Bernoulli Model
The Bernoulli model begins by specifying a time frame over which a claim can occur. (say, one month or one year) Next, it models the occurence of a claim as a variable with two possible outcomes (claim or no claim). As such, it follows a Bernoulli Distribution.
When the specified time frame is sub divided into sub intervals, with each interval modeled as a Bernoulli variable, the resulting analysis is called survival and event analysis
Fitting to Data
In order to fit the Bernoulli variable to data, one must first construct a dataset whose observation period matches that of the modeling variable. That is, if the model is designed to forecast an event over a 1 month time frame, the observations in the dataset must be observations of 1 month periods with a variable indicating the presence or absence of the event.

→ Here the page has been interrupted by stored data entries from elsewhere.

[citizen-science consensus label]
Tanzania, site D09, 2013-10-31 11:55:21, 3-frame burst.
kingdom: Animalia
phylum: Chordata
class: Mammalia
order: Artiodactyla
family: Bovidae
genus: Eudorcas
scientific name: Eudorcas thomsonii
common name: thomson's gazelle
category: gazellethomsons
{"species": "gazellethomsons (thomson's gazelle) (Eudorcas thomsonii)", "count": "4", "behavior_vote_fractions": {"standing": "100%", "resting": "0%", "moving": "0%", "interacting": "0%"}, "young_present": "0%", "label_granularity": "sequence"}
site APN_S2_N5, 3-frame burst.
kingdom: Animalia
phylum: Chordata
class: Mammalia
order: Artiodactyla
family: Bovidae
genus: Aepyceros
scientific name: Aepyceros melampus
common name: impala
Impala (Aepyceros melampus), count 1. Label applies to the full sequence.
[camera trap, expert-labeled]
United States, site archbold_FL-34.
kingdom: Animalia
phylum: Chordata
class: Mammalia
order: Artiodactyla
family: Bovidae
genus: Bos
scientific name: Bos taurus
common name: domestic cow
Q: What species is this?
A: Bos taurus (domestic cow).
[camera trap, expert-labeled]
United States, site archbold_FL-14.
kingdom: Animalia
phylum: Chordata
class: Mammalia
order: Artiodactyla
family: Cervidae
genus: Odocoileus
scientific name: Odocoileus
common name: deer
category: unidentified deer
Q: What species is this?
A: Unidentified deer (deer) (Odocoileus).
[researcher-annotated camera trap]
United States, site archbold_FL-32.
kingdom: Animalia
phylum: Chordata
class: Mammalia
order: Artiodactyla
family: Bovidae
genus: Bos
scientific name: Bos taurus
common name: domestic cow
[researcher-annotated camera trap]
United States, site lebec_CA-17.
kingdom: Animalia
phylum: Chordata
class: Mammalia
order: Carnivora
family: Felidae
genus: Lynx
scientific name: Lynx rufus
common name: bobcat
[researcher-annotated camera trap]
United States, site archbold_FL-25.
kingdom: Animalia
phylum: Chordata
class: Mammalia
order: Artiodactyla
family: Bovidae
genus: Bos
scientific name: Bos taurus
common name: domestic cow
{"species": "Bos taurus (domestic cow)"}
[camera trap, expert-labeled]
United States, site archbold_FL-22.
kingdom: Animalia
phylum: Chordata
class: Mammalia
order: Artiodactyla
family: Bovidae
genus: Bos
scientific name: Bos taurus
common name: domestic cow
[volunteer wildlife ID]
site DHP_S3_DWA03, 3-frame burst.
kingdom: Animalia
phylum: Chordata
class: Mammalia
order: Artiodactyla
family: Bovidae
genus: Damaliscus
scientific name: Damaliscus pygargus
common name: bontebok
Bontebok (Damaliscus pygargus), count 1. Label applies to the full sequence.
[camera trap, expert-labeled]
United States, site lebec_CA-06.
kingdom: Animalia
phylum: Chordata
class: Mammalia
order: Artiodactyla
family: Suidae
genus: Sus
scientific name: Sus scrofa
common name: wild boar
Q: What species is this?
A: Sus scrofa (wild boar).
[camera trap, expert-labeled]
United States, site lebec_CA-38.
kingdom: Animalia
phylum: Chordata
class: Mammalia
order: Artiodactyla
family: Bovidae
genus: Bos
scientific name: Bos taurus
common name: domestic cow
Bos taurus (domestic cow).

Once constructed, the probability of the event ocurring can be calculated simply by averaging the dataset variable representing the event. (see fitting a Bernoulli)
Factors Influencing Probability
For the purposes of modeling an insurance contract, it is often necessary to model the claim probability as being influenced by a set of exogenous factors. Sometimes this can be accomplished simply by splitting the observational dataset into separate datasets, each representing a different factor.
For instance, when calculating the probabilty of death as a function of age, one can just split the data into a mortality table. That is, each age bracket is considered separately and a probability calculated for each group separately.
Splitting the dataset can be problematic for the following reasons.
- The dataset may not be large enough to be able to split along every dimension and still be able to get a good estimate
- The factor in question could be continuous. In some cases, such as the age case, it is acceptable to split the continuous variable in a set of buckets, in other cases it may be harder.
When there is a structure to the relationship between the event and the underlying factor (such as a linear relationship), the techniques of regression can be employed to tease out the relationship. In the case of a Bernoulli variable, the Logistic Regression is often used.